6/10
Unforgivably Compromised
9 April 2013
Warning: Spoilers
The screen output of Gertrude Lawrence was sadly brief and in fact this was her last film role and first since Rembrandt which was 14 years earlier. She never quite registered on screen as she did on stage. Lawrence was terribly disappointed that she did not get to the film version of Lady In The Dark. And a bigger loss was the fact that she did not live to be considered to play Anna in The King And I on screen.

According to Sheridan Morley's biography of Gertrude Lawrence the reviews for her performance were not the best. Sadly she suffered under the same handicap that Joan Crawford did when she did the film version of Rain. People remembered what Jeanne Eagels did on Broadway and Joan just suffered with the comparison.

Critics and theatergoers remembered Laurette Taylor as Amanda Wingfield on the stage and Lawrence just came off second best. Tennessee Williams was totally enthralled by what she did in The Glass Menagerie, maybe his most autobiographical work. I couldn't find what Williams thought of Lawrence, but I did find references to her reviews in Morley's biography of Lawrence.

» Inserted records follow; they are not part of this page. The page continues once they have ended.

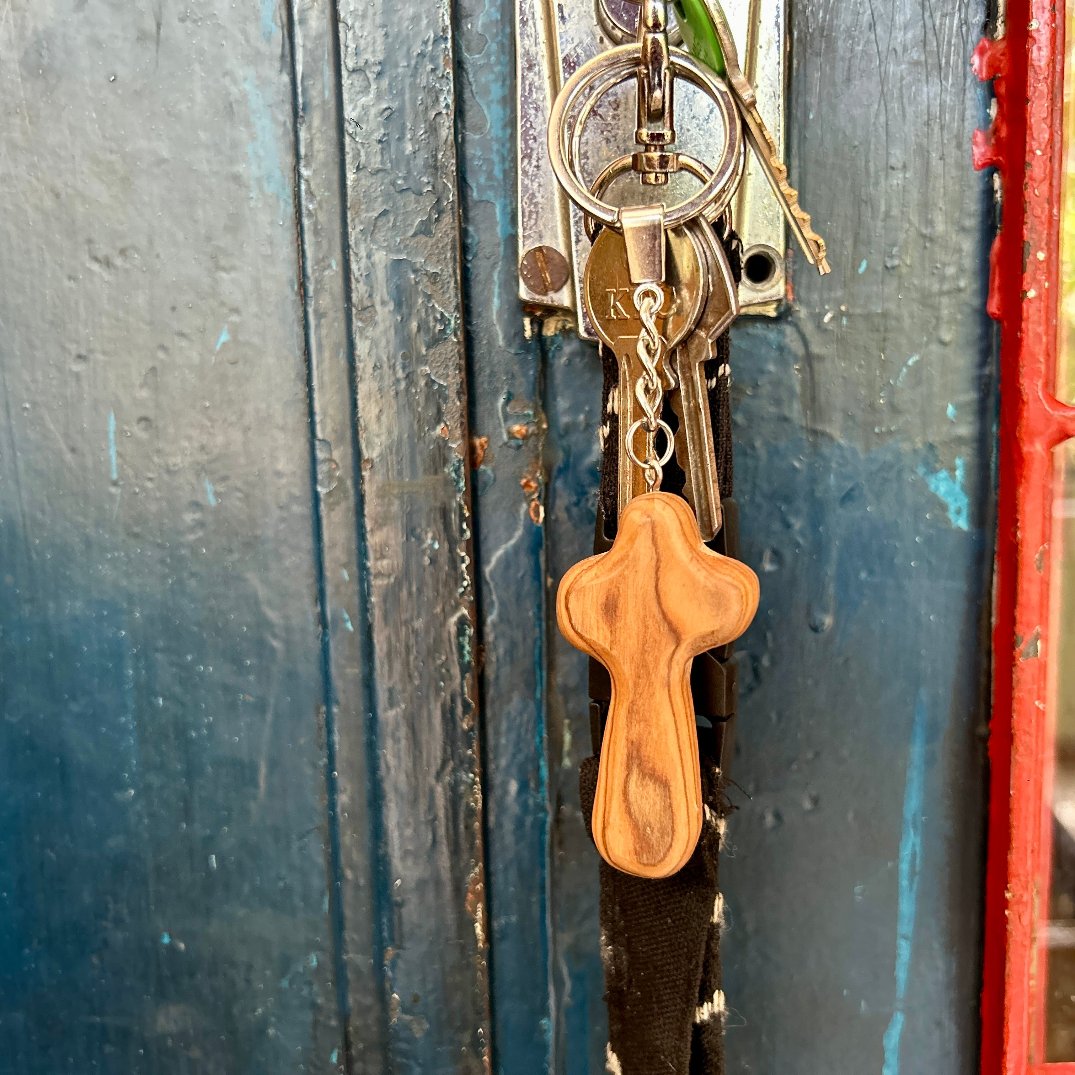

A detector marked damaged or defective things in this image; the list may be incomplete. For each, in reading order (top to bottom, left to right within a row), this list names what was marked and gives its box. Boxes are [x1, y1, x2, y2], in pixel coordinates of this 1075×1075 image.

peeling blue paint [244, 75, 292, 213]
rust spot on metal [468, 434, 490, 468]
peeling blue paint [920, 457, 971, 533]
chipped red paint [980, 4, 1075, 1070]
peeling blue paint [881, 692, 933, 1070]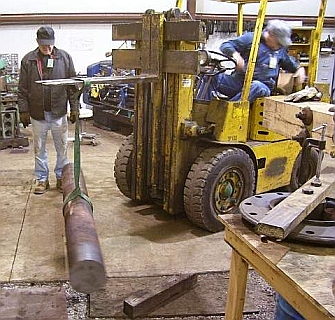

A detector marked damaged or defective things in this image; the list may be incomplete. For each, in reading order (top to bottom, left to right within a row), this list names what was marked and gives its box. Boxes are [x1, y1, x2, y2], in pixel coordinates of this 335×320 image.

rusty metal surface [61, 164, 106, 294]
rusty metal surface [240, 191, 335, 246]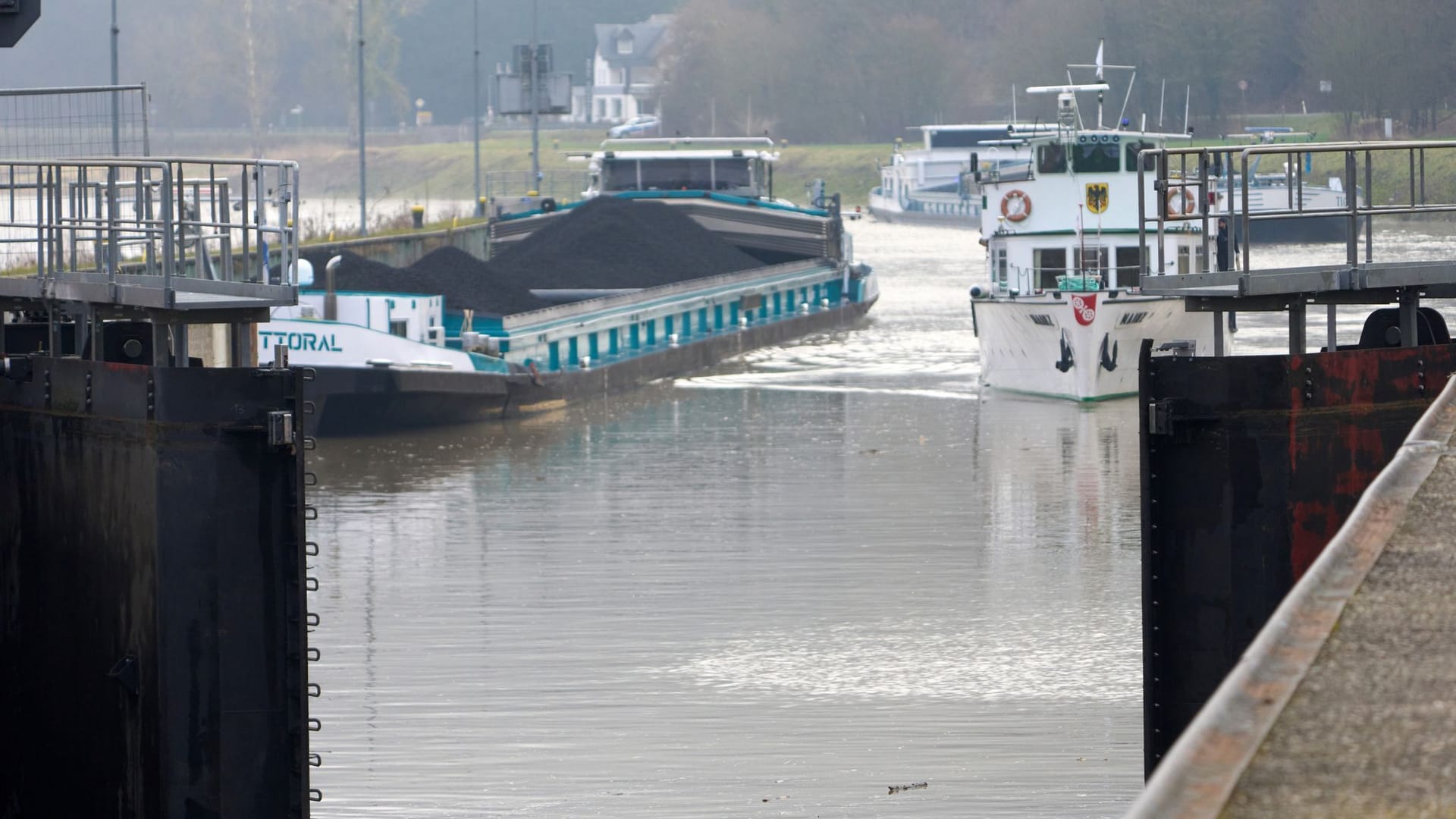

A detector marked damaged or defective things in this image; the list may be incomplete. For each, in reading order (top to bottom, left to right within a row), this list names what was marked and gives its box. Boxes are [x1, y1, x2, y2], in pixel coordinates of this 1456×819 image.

rusted gate panel [1141, 340, 1450, 774]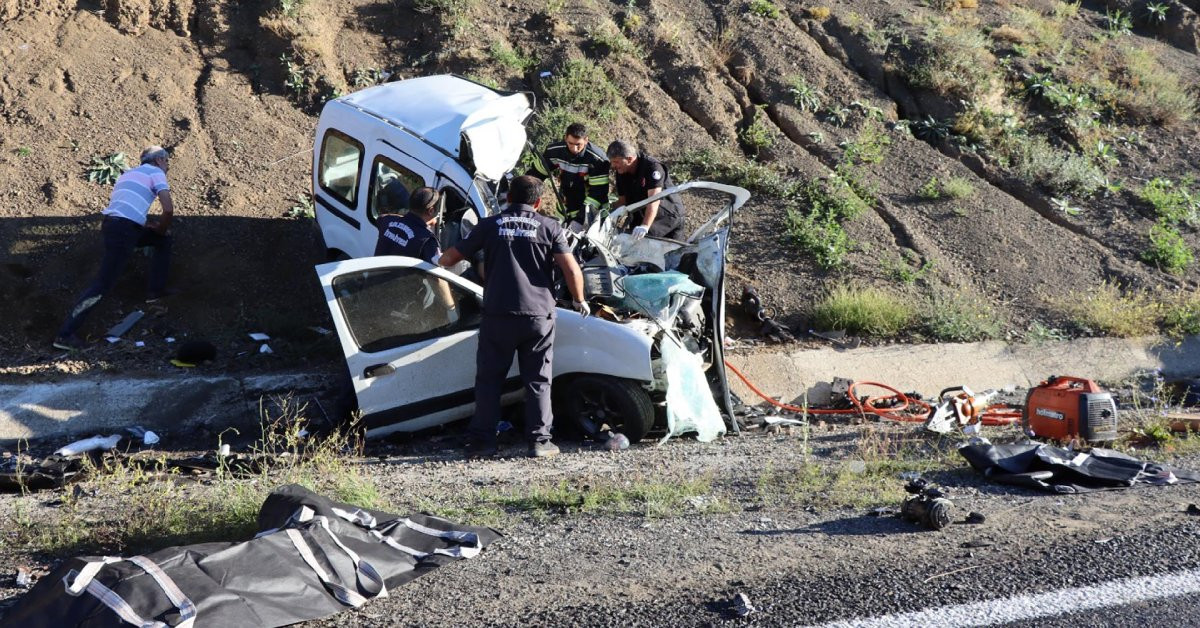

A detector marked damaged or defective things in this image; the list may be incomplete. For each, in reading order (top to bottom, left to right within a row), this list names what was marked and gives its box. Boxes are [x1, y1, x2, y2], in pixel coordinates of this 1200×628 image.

severely damaged white car [310, 75, 744, 442]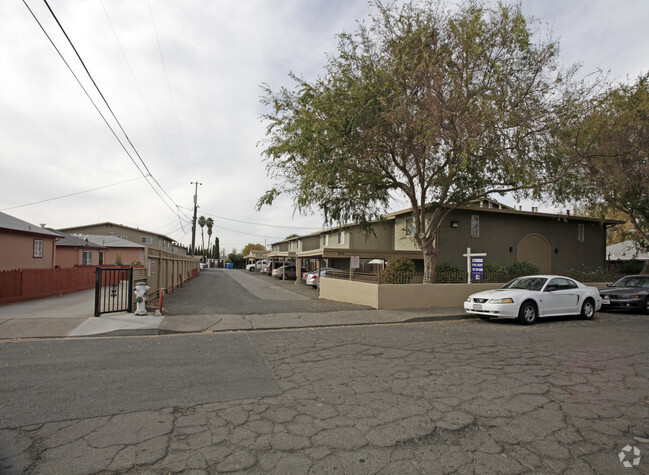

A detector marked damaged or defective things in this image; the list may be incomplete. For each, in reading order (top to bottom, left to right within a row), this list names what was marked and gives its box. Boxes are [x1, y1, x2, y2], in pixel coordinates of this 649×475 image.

cracked pavement [1, 314, 648, 474]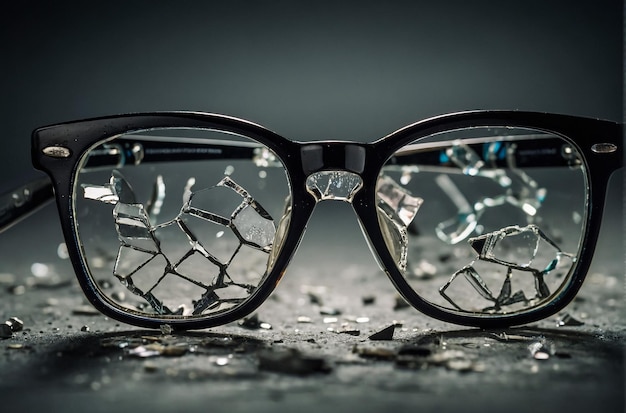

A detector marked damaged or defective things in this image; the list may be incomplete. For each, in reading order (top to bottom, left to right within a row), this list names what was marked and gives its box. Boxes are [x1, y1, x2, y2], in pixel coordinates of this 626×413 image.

shattered lens [72, 129, 290, 318]
shattered lens [376, 125, 584, 316]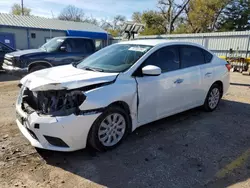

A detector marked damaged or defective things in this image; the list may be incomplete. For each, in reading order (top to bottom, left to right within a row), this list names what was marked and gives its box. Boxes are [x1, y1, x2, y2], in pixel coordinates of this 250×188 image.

I found nothing wrong with her. I along with many others had a lot of problems with the forced happy ending that was given the play. Briefly Lawrence lives with her two adult children and she's a stifling and controlling influence. Son Arthur Kennedy rebels, he wants to get out and see and do things and he's succeeded because the play is done in flashback where you see Kennedy working as a seaman. The sea for this Williams's character is a symbol of freedom the way it is with any number of Eugene O'Neill characters.

We know already what has happened to Kennedy. His sister is beautifully played by Jane Wyman, it's a strong echo of her performance in Johnny Belinda where she plays another fragile character. Wyman is totally dominated by Lawrence who has good reason to be worried that Kennedy is going to leave, she gets Wyman to take some typing class where she can gain secretarial skills and support her in her old age. Wyman can't leave the nest though. Her whole world revolves about a series of glass figurines that she treats as living pets, her Glass Menagerie. Part of her problem is that she is slightly lame, not mentioned, but more than likely from childhood infantile paralysis for which there was no cure yet.

Lawrence is forever taking about all the beaus she had as a young southern belle, not unlike Blanche Dubois from that other Tennessee Williams classic, A Streetcar Name Desire. If Wyman won't be a career woman than we have to get her married off.

After a lot of pressure Kennedy brings home one of his co-workers, Kirk Douglas. Douglas who has great screen charm and sometimes it is used with some of the biggest heels he's played on screen is a genuinely nice person here who even remembers the shy and diffident Wyman from high school. Sad to say he has to let her down even in a gentle way.

It's what happens after that is the difference. In the play both Lawrence and Wyman's character are doomed as Kennedy just reaches for his freedom. There is some indication that Wyman may wind up in some asylum. In this film the indications are that Wyman will now have developed some self assurance, something Williams never meant for his character.

I think Gertrude Lawrence's performance can stand up to others in her character. But the play itself was unforgivably compromised.